Eu não cheguei a ver o exato momento em que os ciclopes colidiram com a barreira, mas o som feito pelo ato disse tudo que eu precisava saber, parecia o som de um bife cru sendo batido por um violino desafinado: forte, carnal e dolorido para os ouvidos. Gritos de criaturas mitológicas e não-mitológicas preencheram o ar, e o som de lâminas penetrando carne era grotesco. Me levantei e dei outro tiro, tendo um rápido vislumbre da cena abaixo no mínimo segundo que eu pude olhar a cena: ciclopes praticamente subiam uns em cima dos outros, tentando passar pela inexpressiva parede com lanças.

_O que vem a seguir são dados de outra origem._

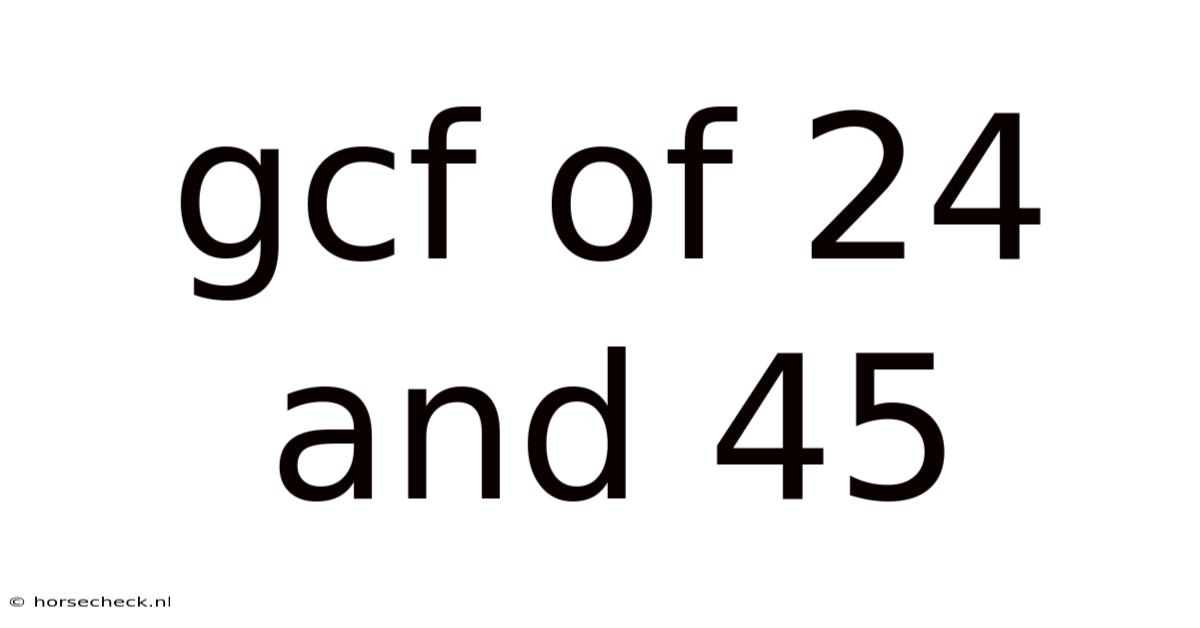 Gcf Of 24 And 45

Vi com o canto de olho dois arqueiros serem acertados, e aproveitei a chance para atirar novamente, vendo a pilha de músculos e olhos dos ciclopes estar ainda maior. Eles pareciam completamente ignorar os companheiros, e eu estremeci só de pensar como devia ser a sensação de estar em baixo de todo aquele peso em um espaço tão apertado, o que me lembrou das várias vezes em que meu pai me trancou dentro dos minúsculos armários em casa.

Yara se levantou rapidamente ao meu lado, e em um piscar de olhos, uma das gigantes flechas dos ciclopes estava cravada em seu ombro, vagamente o atravessando. A segurei para que ela não caísse chão abaixo, e delicadamente tirei a aljava de suas costas, para que eu pudesse ter mais flechas. Tentei dar outro tiro, e uma flecha passou de raspão na minha bochecha, deixando um corte médio. Eu pude ver uma figura brilhosa se mexer atrás dos ciclopes arqueiros, provavelmente uma ninfa ou criatura da floresta. Aproximadamente meio minuto depois, quando decidi tentar minha sorte novamente, vi que os ciclopes arqueiros estavam caídos no chão, quase completamente imóveis, e supus que havia sido obra das criaturas de antes.

Aproveitei a oportunidade para ajudar Yara a descer com os paramédicos, e também para atirar mais e mais flechas na montanha de ciclopes. Por mais que eu e o restante dos arqueiros atirássemos flecha atrás de flecha, a montanha de ciclopes só aumentava, e em poucos segundos eles poderiam infiltrar as nossas defesas. Tentei o meu máximo para evitar os avanços das criaturas caolhas, mas eles pareciam ser forças incontroláveis da natureza, não parando por nada, não tendo nenhum limite para o que fariam para entrar no Acampamento.

Uma sensação de tontura começou a dominar meu corpo, e ao olhar para baixo eu vi que o corte na minha bochecha era pior do que eu imaginava: meu braço direito estava coberto de sangue espalhado, e minha visão começou a ficar embaçada. Tentei atirar mais flechas, mas a força do meu braço pareceu desaparecer, e eu só pude ver um ciclope pular acima da nossa barreira antes de cair chão abaixo, fechando meus olhos antes mesmo de tocar o chão.